Excerpted text:
WOW! A full night's sleep! Now that IS something to mention...I have no problem passing out now, but for a few weeks there I was all about pacing around the house at 2 AM.
Sounds liks some of your DB efforts are paying off - you piqued her interest with the cologne and boxers, and also the planning for the next step. Keep making small changes and see where it goes.
Believe it or not, I found my counselor through the Ladies Home Journal website. http://www.LHJ.com They run an article in every issue called Can This Marraige Be Saved? Due to the success of that article they post a link to a counselors search engine on their website. I just typed in my zip code and looked for what was in the area. The counselors list a blurb about themselves and their philosophy of care. I chose 2 that seemed to say what I was looking for. I called one of them, and had a brief conversation with her about what I was looking for and how she was going to approach it. I then went to see her and so far so good.
EM
Last edited by ediemarie; 08/15/0711:15 AM.
Me: 34 H: 39 M: 7 yrs H A 12/05-8/07
If what you say surprises me, I must have been assuming something else was true. - M. Wheatley
Ok man, I read all of your posts (but none of the advice anyone gave you because i'm short on time.) Sorry if I repeat what people have said, or if i'm blunt, but i'm a jersey guy and know how we can be. I'm assuming that, like me, you generally have a tough skin, and can deal with some strong constructive criticism.
First - our sitchs are very similar. Read my enitre first thread (willing nj H seeking DB help.) You've posted on it, but if your read every post, from the beginning, you'll see that I started like you. I listened to advice from several experienced DBers, and i've come a long way. YOU CAN ALSO USE THE ADVICE THEY GAVE ME!

Prompt A:
Do these statements agree with the forum posts? For each, answer yes or no and quote the deciding words. (i) The counselor was found through a magazine's website. (ii) The writer picked three counselors who seemed to fit what she wanted. (iii) The writer from Jersey read all the advice others had given.
Prompt B:
Reproduce the stretch of the forum posts from "Believe it or" through "far so good.", word for word.
Prompt C:
Pick up the forum posts where they stop and keep writing.

Stored data:
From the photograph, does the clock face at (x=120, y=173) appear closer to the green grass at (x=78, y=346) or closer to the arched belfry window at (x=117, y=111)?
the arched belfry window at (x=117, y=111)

Final answer A:
(i) Yes: "I found my counselor through the Ladies Home Journal website."
(ii) No: "I chose 2 that seemed to say what I was looking for."
(iii) No: "but none of the advice anyone gave you because i'm short on time."

Final answer B:
Believe it or not, I found my counselor through the Ladies Home Journal website. http://www.LHJ.com They run an article in every issue called Can This Marraige Be Saved? Due to the success of that article they post a link to a counselors search engine on their website. I just typed in my zip code and looked for what was in the area. The counselors list a blurb about themselves and their philosophy of care. I chose 2 that seemed to say what I was looking for. I called one of them, and had a brief conversation with her about what I was looking for and how she was going to approach it. I then went to see her and so far so good.

Final answer C:
Second - Your being like I was at frist. Get your emotions out of your head, and LISTEN TO THE DBers! You've got the jersey attitude, and sound as stubborn as I am. You hearing what these guys are telling you, but you won't listen. Your M is going down fast, you can't go anywhere but up from here. Since that's the case, stop throwing dead wight into your sinking marriage and work on what you can. Re-read DR several times. LIVE IT! The only chance you have at saving your M, is to let it go. I was told a few times, that DBers noticed a positive change in their sitch when they truly let go and accepted that their M may end. I had the same thing happen. If this has worked for thousands of couples, why would you be so afriad to try these methods? Your way isn't getting you anywhere, try something new. I promise that if you follow the DB rules, and listen to the DBers, you'll start feeling better and see some type of positive changes.
Stop Pursuing your W! Your putting way too much pressure on her, and showing her more of the things that she doesn't like about you. You are re-affirming that she is making the right decisions and making her feel better about her decision to leave you. If you were in her shoes, would you be attracted to a man who was spying on you, sniveling, crying and begging all of the time? Use the DB methods. Start "Getting a Life", "Acting as IF", and "Do a 180". These things help. Don't push her, give her space and work on you. IT WORKS! Remember, DBing isn't going to save every M, but it will let you know that you did everything possible to save your M. It will make you OK, no matter what happens. My W had an EA (possible PA), had a pic of her (fully clothed) in her friends bathroom with a shirtless guy that I don't know, etc. She told me she didn't love me, never loved me, never should have married me, etc. You read about my last convo with W... she told me that she knew she did love me, and expressed interest in working on us. It took me three months to get a positive comment, and she'd been considering a D for 7 months before that. I know how bad it hurts, there is nothing you can do. You have to stop all efforts to control her, what you want doesn't matter to her right now. You have to show her the man you really are. You really need to explore your past, and find out what the other problems are in your M. The only real issue I read in your post is a poor sex life... I promise you that in her mind, there are more problems. If she isn't willing to tell you what they are right now, work on what you think you and she could have done better (DR will help you discover these things). If you GAL, act as if, etc.; she won't have a choice but to stumble in her tracks and wonder if she's making the right decision.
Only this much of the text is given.